Oh boy, oh boy, oh boy! I just tried to explain to my dear mother that the phrase "communist country" is an oxymoron because communism is a stateless, classless, society and she told me I was wrong and that I couldn't know about this stuff because I didn't live it. I said, "mom, you didn't live through communism either, it's a stateless, classless, society, which has never been achieved before" AND THEN SHE PROCEEDED TO LECTURE ME ON THE COLD WAR which was not a fight between capitalism and communism (American schools will tell you it was) but a fight between two fascist countries, one also happened to be capitalist and one was masquerading as communism. 
          
          But hey! She also thinks England is a socialist country and that real socialism is actually communism. So clearly the capitalist propaganda ingrained into our school system worked on her. 
          
          Oh by the way that whole conversation transpired because I said I wish Bernie had won the primaries.

##############################

Answer these questions about the post above:
(a) How does the writer define communism when explaining it to their mother?
(b) Which country does the mother believe is socialist?
(c) What did the writer say that started the whole conversation?

##############################

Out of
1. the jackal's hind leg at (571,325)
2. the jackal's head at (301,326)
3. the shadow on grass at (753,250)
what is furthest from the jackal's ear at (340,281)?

##############################

## RESULT
(a) As a stateless, classless society.
(b) England.
(c) That they wished Bernie had won the primaries.